First, because most of the folks using the term "theory" do not understand the way scientists use it-- to describe a very well supported hypothesis. More on this below.

Second, because there are a number of social institutions that prey on that lack of understanding and use it to deliberately undermine the the legitimacy of biological evolution, which conflicts with their "beliefs."

Back to the first point, because it is essential. One OBSERVES a phenomenon, then proposes HYPOTHESES to explain that phenomenon, model it, etc. In the current context, evolution is the phenomenon that we observe-- it is not in question at all. Many of the hypotheses put forward to model its mechanisms, on the other hand, have achieved the status of hypotheses overwhelmingly supported by data, i.e. theories in the scientific sense. This distinction is very important, because "theories" must emerge from the confluence of hypotheses and research data. Evolution emerges from direct observation.

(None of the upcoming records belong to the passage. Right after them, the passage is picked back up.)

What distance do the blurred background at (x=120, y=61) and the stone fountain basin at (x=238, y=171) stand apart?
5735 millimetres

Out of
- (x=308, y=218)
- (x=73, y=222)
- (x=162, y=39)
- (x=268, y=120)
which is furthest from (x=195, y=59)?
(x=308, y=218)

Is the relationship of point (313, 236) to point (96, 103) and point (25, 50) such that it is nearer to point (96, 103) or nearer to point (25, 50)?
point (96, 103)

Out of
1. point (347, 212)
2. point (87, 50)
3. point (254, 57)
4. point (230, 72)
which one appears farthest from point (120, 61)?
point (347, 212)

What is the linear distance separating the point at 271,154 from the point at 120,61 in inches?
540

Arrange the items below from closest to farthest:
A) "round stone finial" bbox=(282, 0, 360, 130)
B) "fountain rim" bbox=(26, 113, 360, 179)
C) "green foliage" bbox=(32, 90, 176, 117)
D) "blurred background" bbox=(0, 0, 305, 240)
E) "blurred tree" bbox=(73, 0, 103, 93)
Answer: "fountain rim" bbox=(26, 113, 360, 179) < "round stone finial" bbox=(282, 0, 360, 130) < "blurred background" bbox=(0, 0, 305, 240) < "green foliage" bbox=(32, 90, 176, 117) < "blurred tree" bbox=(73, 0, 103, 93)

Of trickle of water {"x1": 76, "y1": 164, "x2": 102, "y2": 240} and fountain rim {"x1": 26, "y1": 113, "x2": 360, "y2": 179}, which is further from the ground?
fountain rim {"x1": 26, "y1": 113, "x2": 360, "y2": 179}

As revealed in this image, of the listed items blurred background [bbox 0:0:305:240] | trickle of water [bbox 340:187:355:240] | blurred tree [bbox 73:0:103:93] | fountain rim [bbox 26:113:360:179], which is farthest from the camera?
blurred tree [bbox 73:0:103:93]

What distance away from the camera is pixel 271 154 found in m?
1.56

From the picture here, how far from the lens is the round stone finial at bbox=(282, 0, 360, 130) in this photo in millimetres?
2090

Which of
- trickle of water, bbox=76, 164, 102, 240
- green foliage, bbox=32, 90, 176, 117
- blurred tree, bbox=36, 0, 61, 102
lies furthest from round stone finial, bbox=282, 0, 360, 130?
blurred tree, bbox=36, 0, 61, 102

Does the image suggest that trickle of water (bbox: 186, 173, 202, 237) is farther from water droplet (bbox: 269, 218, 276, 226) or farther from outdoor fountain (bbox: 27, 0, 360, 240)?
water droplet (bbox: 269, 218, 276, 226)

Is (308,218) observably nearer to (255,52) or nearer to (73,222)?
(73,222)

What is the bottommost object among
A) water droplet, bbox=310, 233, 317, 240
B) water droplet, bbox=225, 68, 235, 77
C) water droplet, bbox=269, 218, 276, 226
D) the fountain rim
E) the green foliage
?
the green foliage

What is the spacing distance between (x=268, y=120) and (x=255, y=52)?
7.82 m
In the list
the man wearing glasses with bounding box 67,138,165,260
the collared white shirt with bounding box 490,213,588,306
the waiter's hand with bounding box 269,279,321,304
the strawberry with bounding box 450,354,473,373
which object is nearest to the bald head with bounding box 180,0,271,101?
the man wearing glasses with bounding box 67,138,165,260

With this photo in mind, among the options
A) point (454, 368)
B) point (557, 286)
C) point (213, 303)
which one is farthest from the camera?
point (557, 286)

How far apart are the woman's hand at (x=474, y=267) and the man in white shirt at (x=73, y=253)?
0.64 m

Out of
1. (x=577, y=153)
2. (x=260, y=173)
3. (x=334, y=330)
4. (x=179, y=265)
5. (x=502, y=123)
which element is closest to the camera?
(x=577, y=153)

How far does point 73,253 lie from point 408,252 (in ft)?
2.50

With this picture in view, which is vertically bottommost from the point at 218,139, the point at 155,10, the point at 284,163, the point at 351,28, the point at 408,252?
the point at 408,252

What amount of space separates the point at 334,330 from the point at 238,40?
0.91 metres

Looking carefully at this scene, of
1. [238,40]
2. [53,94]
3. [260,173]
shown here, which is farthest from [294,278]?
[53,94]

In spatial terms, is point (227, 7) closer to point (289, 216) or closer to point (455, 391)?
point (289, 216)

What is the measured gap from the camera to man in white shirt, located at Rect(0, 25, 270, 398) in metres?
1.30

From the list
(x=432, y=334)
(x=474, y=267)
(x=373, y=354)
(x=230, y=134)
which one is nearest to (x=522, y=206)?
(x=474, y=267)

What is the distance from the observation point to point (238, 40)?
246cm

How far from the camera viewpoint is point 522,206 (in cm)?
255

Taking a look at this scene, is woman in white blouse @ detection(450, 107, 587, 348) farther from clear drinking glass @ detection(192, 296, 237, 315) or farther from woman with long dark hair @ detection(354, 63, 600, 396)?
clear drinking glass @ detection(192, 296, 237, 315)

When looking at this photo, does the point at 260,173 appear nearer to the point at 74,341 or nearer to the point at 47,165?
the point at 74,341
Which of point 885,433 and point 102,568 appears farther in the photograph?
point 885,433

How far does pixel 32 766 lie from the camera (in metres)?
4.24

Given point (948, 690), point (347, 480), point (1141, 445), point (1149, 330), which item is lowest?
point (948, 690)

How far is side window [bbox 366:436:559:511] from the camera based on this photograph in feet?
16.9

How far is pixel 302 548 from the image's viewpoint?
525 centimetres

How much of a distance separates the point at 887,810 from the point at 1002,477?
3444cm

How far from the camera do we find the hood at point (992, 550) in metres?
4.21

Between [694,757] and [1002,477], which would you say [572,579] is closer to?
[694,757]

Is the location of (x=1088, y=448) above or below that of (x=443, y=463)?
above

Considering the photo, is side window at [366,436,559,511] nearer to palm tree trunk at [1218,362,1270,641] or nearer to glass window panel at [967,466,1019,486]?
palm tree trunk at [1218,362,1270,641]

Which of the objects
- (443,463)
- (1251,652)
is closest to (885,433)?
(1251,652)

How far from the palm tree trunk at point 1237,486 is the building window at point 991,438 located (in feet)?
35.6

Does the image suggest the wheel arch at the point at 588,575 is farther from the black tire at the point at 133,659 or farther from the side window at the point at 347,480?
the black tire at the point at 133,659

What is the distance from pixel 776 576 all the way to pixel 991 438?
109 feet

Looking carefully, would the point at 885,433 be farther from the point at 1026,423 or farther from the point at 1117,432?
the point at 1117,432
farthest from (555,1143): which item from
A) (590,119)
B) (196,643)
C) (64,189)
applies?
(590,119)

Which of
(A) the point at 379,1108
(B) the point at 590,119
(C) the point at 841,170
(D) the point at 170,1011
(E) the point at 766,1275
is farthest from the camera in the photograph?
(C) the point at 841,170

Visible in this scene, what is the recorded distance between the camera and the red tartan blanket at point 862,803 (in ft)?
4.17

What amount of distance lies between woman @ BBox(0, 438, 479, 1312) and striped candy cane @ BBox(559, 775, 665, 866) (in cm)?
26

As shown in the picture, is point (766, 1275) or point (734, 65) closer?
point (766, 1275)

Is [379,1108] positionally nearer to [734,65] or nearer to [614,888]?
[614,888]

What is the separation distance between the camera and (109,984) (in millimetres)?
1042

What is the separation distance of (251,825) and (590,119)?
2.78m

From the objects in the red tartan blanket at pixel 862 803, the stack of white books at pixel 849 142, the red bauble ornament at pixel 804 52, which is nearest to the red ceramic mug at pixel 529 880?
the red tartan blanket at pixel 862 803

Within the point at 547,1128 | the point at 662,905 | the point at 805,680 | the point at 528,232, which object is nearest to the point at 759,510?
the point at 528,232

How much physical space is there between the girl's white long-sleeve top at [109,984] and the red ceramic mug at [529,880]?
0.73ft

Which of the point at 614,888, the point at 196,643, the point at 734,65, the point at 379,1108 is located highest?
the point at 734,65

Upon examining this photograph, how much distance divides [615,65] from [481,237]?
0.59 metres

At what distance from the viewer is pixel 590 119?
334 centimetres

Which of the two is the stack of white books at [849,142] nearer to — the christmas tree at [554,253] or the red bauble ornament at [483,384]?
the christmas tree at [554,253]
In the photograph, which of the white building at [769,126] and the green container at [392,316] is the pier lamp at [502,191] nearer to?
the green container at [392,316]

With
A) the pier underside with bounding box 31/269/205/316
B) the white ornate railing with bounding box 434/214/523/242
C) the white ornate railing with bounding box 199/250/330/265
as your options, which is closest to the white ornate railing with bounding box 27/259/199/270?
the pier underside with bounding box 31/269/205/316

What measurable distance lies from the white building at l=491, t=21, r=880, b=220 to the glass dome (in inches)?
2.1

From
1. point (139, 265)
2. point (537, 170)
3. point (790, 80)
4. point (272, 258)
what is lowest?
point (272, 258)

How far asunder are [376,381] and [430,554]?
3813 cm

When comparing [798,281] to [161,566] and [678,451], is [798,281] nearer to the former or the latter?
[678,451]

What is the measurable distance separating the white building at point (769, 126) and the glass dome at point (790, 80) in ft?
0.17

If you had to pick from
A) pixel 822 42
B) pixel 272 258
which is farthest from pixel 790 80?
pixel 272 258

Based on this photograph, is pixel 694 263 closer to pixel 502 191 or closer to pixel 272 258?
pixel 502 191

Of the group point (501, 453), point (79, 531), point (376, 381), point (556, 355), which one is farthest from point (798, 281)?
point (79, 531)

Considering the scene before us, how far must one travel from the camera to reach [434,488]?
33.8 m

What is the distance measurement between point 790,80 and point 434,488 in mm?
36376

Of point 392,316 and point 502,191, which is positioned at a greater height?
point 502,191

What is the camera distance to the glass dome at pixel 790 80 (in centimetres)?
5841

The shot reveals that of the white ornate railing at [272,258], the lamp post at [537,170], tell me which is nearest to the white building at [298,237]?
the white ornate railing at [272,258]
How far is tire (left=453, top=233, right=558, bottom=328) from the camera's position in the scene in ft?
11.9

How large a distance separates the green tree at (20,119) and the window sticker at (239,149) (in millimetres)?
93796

Your comment about changes in allele frequency being directly observable but human evolution from other primates being unobservable is simply not true any longer, although the data from which that evolution can be observed-- molecular sequence homologies, for example, are still being gathered and are not yet fully understood, so some ambiguity in the observations and interpretations still remains. However, I am not aware of any data that are truly inconsistent with the broadly accepted understanding of human evolution from progenitor species.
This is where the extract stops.